====== Data shown

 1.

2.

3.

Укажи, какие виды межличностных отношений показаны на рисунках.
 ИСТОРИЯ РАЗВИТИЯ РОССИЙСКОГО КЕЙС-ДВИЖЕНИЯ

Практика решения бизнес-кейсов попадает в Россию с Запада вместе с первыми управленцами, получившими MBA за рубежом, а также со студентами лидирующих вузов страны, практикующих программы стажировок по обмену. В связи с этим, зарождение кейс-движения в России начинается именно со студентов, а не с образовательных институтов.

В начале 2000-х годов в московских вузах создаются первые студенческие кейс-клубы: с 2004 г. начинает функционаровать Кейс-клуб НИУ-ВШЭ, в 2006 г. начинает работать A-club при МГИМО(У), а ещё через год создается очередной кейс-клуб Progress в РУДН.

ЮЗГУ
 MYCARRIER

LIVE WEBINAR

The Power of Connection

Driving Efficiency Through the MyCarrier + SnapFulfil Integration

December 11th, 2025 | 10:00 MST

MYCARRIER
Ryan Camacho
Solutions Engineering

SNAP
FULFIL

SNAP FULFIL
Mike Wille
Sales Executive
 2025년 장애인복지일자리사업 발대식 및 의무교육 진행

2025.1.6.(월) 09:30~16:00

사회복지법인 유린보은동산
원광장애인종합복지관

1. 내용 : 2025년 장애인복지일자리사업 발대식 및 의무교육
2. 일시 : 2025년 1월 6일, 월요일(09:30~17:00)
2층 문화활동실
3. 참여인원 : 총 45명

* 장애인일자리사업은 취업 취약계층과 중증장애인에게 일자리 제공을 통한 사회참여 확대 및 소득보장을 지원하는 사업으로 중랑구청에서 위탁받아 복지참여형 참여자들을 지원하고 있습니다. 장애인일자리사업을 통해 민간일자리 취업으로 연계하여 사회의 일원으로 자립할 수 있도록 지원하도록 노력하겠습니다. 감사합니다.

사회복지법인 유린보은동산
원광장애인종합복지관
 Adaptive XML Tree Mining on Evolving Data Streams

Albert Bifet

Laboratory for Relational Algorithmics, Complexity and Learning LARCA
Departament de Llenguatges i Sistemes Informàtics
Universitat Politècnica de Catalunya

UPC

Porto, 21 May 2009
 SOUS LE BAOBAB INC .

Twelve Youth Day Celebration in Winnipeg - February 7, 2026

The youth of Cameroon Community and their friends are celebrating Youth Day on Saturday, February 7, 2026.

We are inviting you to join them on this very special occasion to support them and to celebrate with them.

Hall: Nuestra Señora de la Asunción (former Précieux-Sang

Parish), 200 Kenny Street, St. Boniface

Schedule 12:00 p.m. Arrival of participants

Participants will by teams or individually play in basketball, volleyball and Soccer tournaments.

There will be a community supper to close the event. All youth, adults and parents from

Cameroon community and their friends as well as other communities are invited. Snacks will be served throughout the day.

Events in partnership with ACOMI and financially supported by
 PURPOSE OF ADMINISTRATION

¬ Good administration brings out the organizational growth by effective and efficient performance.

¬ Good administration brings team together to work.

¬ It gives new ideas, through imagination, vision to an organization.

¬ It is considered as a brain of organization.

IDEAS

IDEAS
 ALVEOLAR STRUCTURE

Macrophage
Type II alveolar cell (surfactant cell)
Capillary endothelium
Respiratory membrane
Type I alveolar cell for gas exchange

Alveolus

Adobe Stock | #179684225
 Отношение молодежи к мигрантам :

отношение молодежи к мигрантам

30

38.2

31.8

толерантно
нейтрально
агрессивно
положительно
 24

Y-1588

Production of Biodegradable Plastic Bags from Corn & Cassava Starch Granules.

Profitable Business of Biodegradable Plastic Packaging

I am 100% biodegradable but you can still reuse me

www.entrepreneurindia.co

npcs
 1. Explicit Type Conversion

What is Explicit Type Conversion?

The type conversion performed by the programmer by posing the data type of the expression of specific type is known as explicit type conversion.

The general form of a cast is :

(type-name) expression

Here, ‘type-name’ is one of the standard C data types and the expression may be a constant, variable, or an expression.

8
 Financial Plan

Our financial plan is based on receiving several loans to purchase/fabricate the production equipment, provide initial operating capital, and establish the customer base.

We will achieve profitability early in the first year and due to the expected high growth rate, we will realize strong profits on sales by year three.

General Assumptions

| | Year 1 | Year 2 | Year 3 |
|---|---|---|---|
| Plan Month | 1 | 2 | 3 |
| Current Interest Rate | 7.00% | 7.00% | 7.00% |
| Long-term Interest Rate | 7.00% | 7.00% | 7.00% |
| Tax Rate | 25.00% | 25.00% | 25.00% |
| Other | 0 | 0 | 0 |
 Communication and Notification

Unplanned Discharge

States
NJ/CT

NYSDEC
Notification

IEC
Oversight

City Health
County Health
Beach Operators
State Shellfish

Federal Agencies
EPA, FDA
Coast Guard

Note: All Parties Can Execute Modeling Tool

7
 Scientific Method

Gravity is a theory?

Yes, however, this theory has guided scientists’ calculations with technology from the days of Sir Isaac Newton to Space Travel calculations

============

> _What this task involves_
Transcribe each line of the listing above precisely as it appears.

> _Exercise result_
 1.

2.

3.

Укажи, какие виды межличностных отношений показаны на рисунках.
 ИСТОРИЯ РАЗВИТИЯ РОССИЙСКОГО КЕЙС-ДВИЖЕНИЯ

Практика решения бизнес-кейсов попадает в Россию с Запада вместе с первыми управленцами, получившими MBA за рубежом, а также со студентами лидирующих вузов страны, практикующих программы стажировок по обмену. В связи с этим, зарождение кейс-движения в России начинается именно со студентов, а не с образовательных институтов.

В начале 2000-х годов в московских вузах создаются первые студенческие кейс-клубы: с 2004 г. начинает функционаровать Кейс-клуб НИУ-ВШЭ, в 2006 г. начинает работать A-club при МГИМО(У), а ещё через год создается очередной кейс-клуб Progress в РУДН.

ЮЗГУ
 MYCARRIER

LIVE WEBINAR

The Power of Connection

Driving Efficiency Through the MyCarrier + SnapFulfil Integration

December 11th, 2025 | 10:00 MST

MYCARRIER
Ryan Camacho
Solutions Engineering

SNAP
FULFIL

SNAP FULFIL
Mike Wille
Sales Executive
 2025년 장애인복지일자리사업 발대식 및 의무교육 진행

2025.1.6.(월) 09:30~16:00

사회복지법인 유린보은동산
원광장애인종합복지관

1. 내용 : 2025년 장애인복지일자리사업 발대식 및 의무교육
2. 일시 : 2025년 1월 6일, 월요일(09:30~17:00)
2층 문화활동실
3. 참여인원 : 총 45명

* 장애인일자리사업은 취업 취약계층과 중증장애인에게 일자리 제공을 통한 사회참여 확대 및 소득보장을 지원하는 사업으로 중랑구청에서 위탁받아 복지참여형 참여자들을 지원하고 있습니다. 장애인일자리사업을 통해 민간일자리 취업으로 연계하여 사회의 일원으로 자립할 수 있도록 지원하도록 노력하겠습니다. 감사합니다.

사회복지법인 유린보은동산
원광장애인종합복지관
 Adaptive XML Tree Mining on Evolving Data Streams

Albert Bifet

Laboratory for Relational Algorithmics, Complexity and Learning LARCA
Departament de Llenguatges i Sistemes Informàtics
Universitat Politècnica de Catalunya

UPC

Porto, 21 May 2009
 SOUS LE BAOBAB INC .

Twelve Youth Day Celebration in Winnipeg - February 7, 2026

The youth of Cameroon Community and their friends are celebrating Youth Day on Saturday, February 7, 2026.

We are inviting you to join them on this very special occasion to support them and to celebrate with them.

Hall: Nuestra Señora de la Asunción (former Précieux-Sang

Parish), 200 Kenny Street, St. Boniface

Schedule 12:00 p.m. Arrival of participants

Participants will by teams or individually play in basketball, volleyball and Soccer tournaments.

There will be a community supper to close the event. All youth, adults and parents from

Cameroon community and their friends as well as other communities are invited. Snacks will be served throughout the day.

Events in partnership with ACOMI and financially supported by
 PURPOSE OF ADMINISTRATION

¬ Good administration brings out the organizational growth by effective and efficient performance.

¬ Good administration brings team together to work.

¬ It gives new ideas, through imagination, vision to an organization.

¬ It is considered as a brain of organization.

IDEAS

IDEAS
 ALVEOLAR STRUCTURE

Macrophage
Type II alveolar cell (surfactant cell)
Capillary endothelium
Respiratory membrane
Type I alveolar cell for gas exchange

Alveolus

Adobe Stock | #179684225
 Отношение молодежи к мигрантам :

отношение молодежи к мигрантам

30

38.2

31.8

толерантно
нейтрально
агрессивно
положительно
 24

Y-1588

Production of Biodegradable Plastic Bags from Corn & Cassava Starch Granules.

Profitable Business of Biodegradable Plastic Packaging

I am 100% biodegradable but you can still reuse me

www.entrepreneurindia.co

npcs
 1. Explicit Type Conversion

What is Explicit Type Conversion?

The type conversion performed by the programmer by posing the data type of the expression of specific type is known as explicit type conversion.

The general form of a cast is :

(type-name) expression

Here, ‘type-name’ is one of the standard C data types and the expression may be a constant, variable, or an expression.

8
 Financial Plan

Our financial plan is based on receiving several loans to purchase/fabricate the production equipment, provide initial operating capital, and establish the customer base.

We will achieve profitability early in the first year and due to the expected high growth rate, we will realize strong profits on sales by year three.

General Assumptions

| | Year 1 | Year 2 | Year 3 |
|---|---|---|---|
| Plan Month | 1 | 2 | 3 |
| Current Interest Rate | 7.00% | 7.00% | 7.00% |
| Long-term Interest Rate | 7.00% | 7.00% | 7.00% |
| Tax Rate | 25.00% | 25.00% | 25.00% |
| Other | 0 | 0 | 0 |
 Communication and Notification

Unplanned Discharge

States
NJ/CT

NYSDEC
Notification

IEC
Oversight

City Health
County Health
Beach Operators
State Shellfish

Federal Agencies
EPA, FDA
Coast Guard

Note: All Parties Can Execute Modeling Tool

7
 Scientific Method

Gravity is a theory?

Yes, however, this theory has guided scientists’ calculations with technology from the days of Sir Isaac Newton to Space Travel calculations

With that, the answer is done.